During quarantine, our tradition took on new gravity, particularly after we almost lost my wife. In October of 2020, Mel was admitted for septic shock and spent over three weeks in the hospital, with three days in the ICU. I’m not going to lie, we nearly lost her, and as much as I tried to protect my children from the seriousness of the situation, it was hard for them not to realize how close a call this was. Thanksgiving that year really was the first time Mel began to act like her old self.

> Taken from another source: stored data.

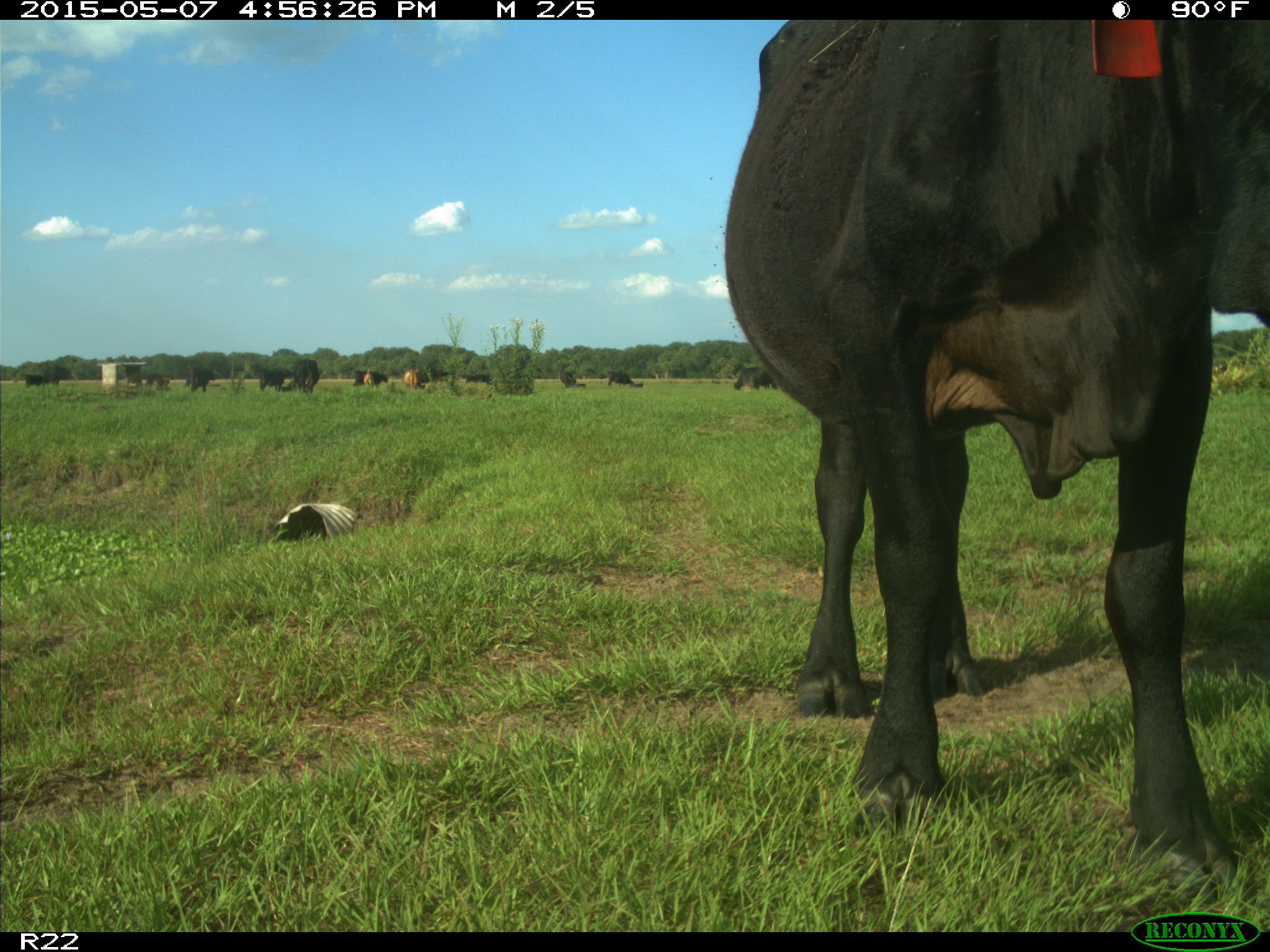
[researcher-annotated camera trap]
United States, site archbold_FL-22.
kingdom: Animalia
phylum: Chordata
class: Mammalia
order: Artiodactyla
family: Bovidae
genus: Bos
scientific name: Bos taurus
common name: domestic cow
Bos taurus (domestic cow).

Sure, she was still terribly thin, but she was up and cooking, side by side with me in the kitchen while Christmas movies played in the living room. I can still remember our kids looking at her from the sofa with a misty compassion in their eyes, grateful that she was still there, still able to spend Thanksgiving with them. By the evening, after we were all comfy and full of turkey and mashed potatoes, we finished off the evening by watching Jingle Jangle, Aspen on her mom’s lap, Tristan and Norah snuggled into her side, no one speaking and everyone just feeling thankful. We were living through a pandemic, and we’d almost lost the most important woman in our lives, but we were still together, watching Christmas movies on Thanksgiving. There was this sense of normalcy, like we were in the eye of a storm. It was a refreshingly comfortable moment we truly needed as a family.

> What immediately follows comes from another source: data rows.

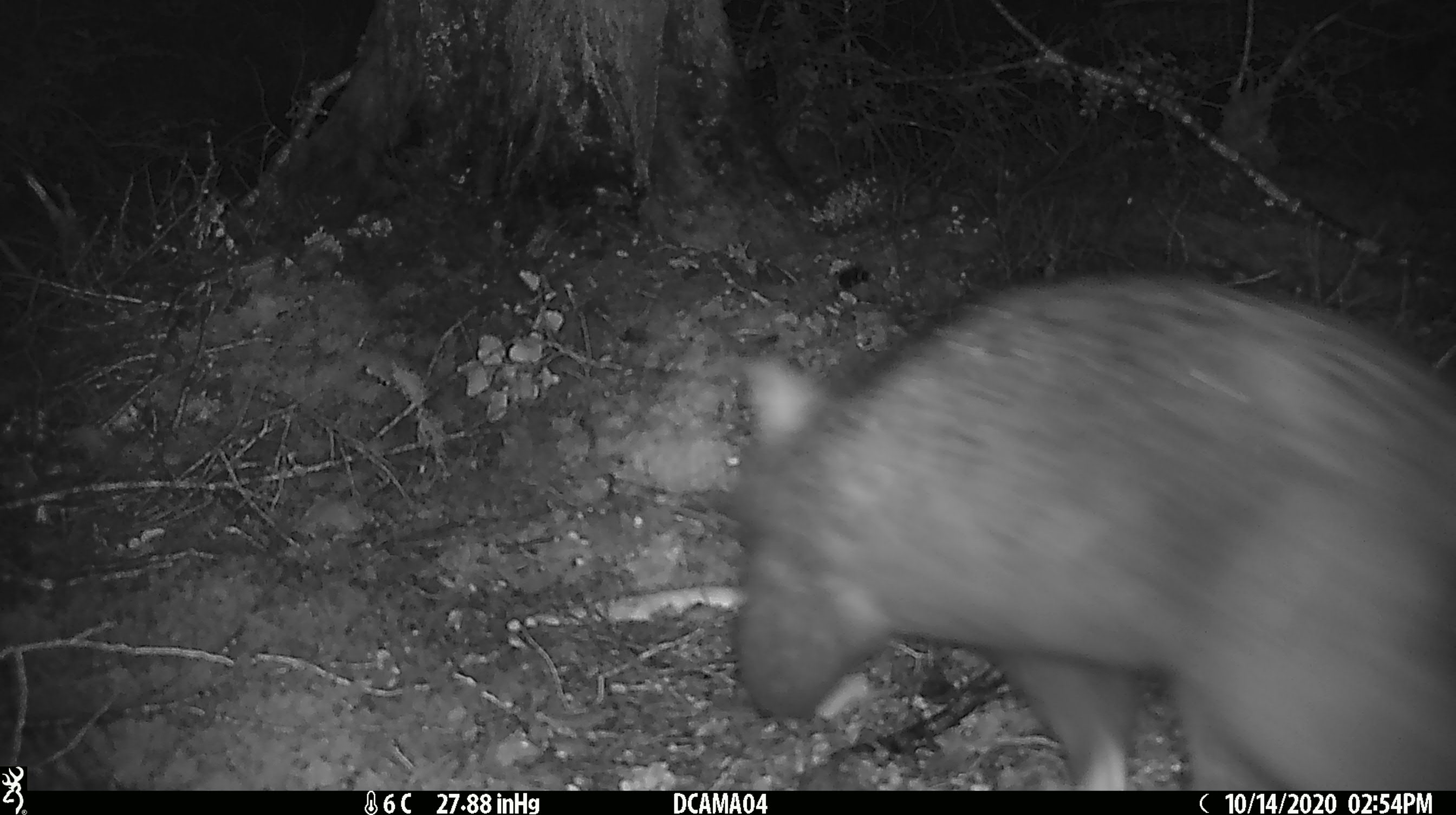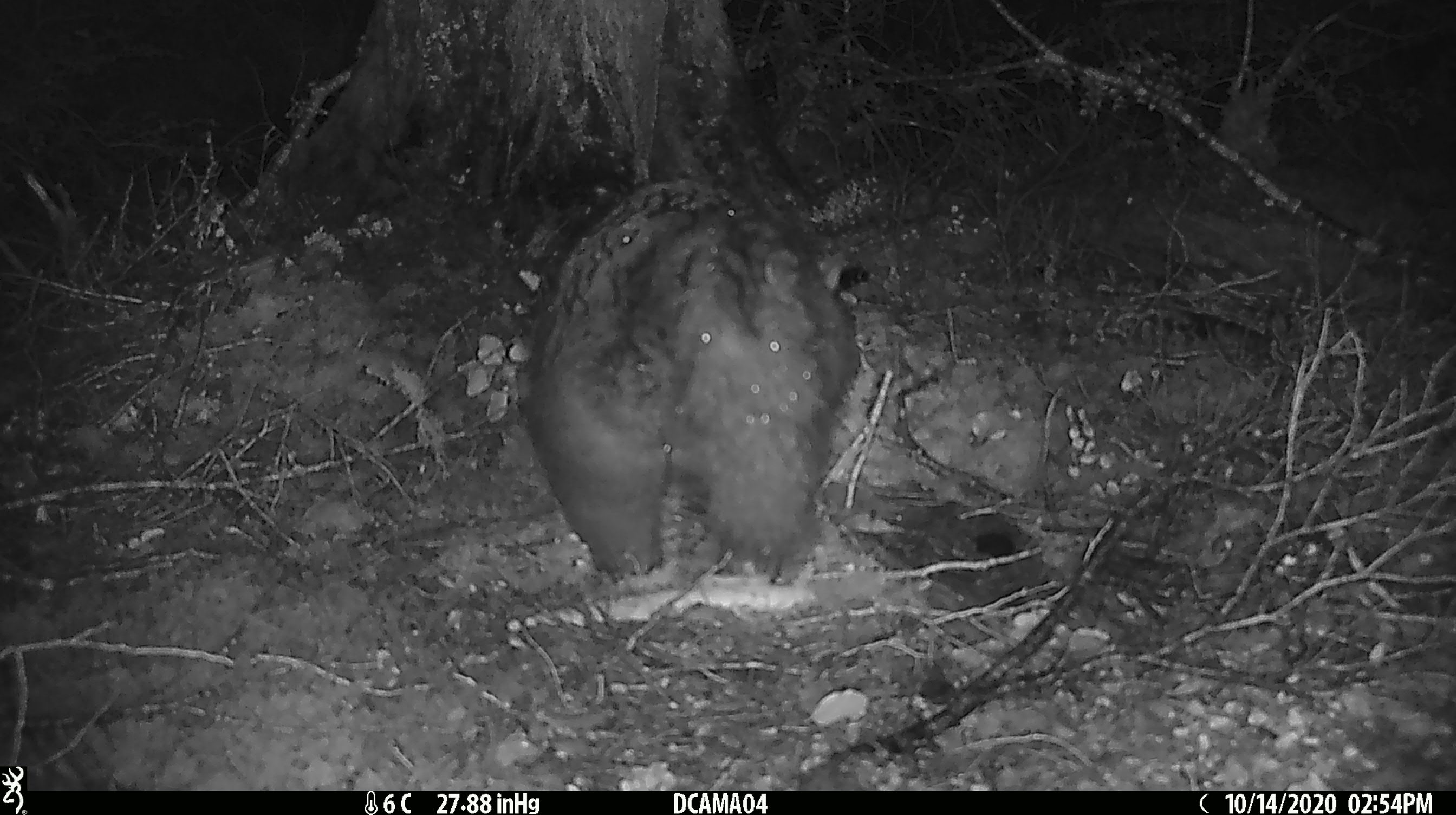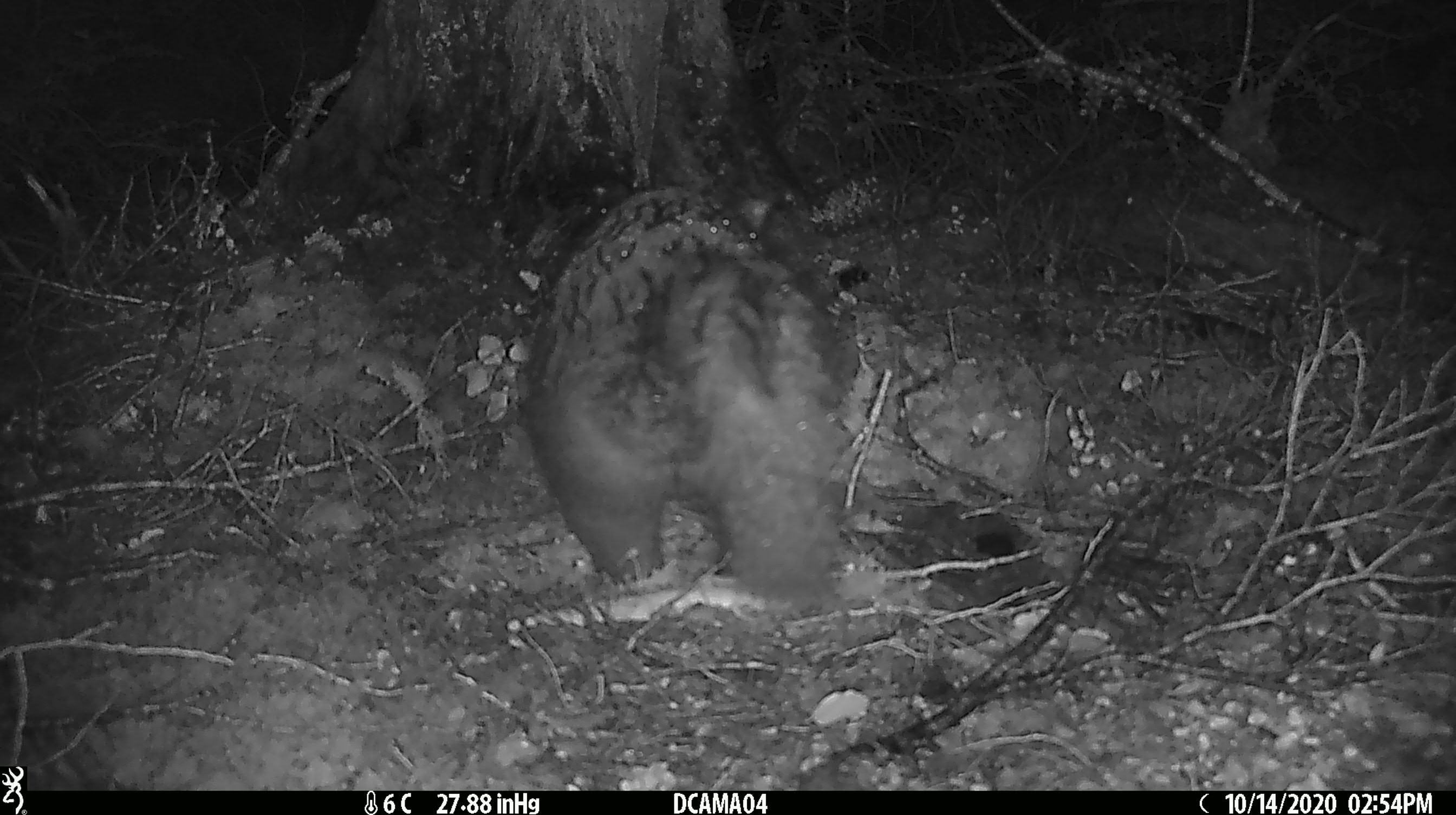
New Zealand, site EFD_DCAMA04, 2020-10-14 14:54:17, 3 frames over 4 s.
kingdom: Animalia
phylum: Chordata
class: Mammalia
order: Diprotodontia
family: Phalangeridae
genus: Trichosurus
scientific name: Trichosurus vulpecula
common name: common brushtail possum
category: possum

Our situation has changed over the years. Mel’s health is much better now — she’s made a full recovery. And yes, we can afford to travel to visit extended family for Thanksgiving. Maybe someday we will! But this tradition, this one day when it’s just the five of us together, cooking and watching Christmas movies, is honestly a highlight for the whole family. It’s one day out of 365 that I know will be just us, and I’m not ready to give that up. Not yet. So we’re already planning our schedule for 2022, picking our movies, figuring out what we want to watch again and what new movies we want to stream. We’re getting ready to spend another Thanksgiving streaming our favorite holiday flicks and being grateful for each other.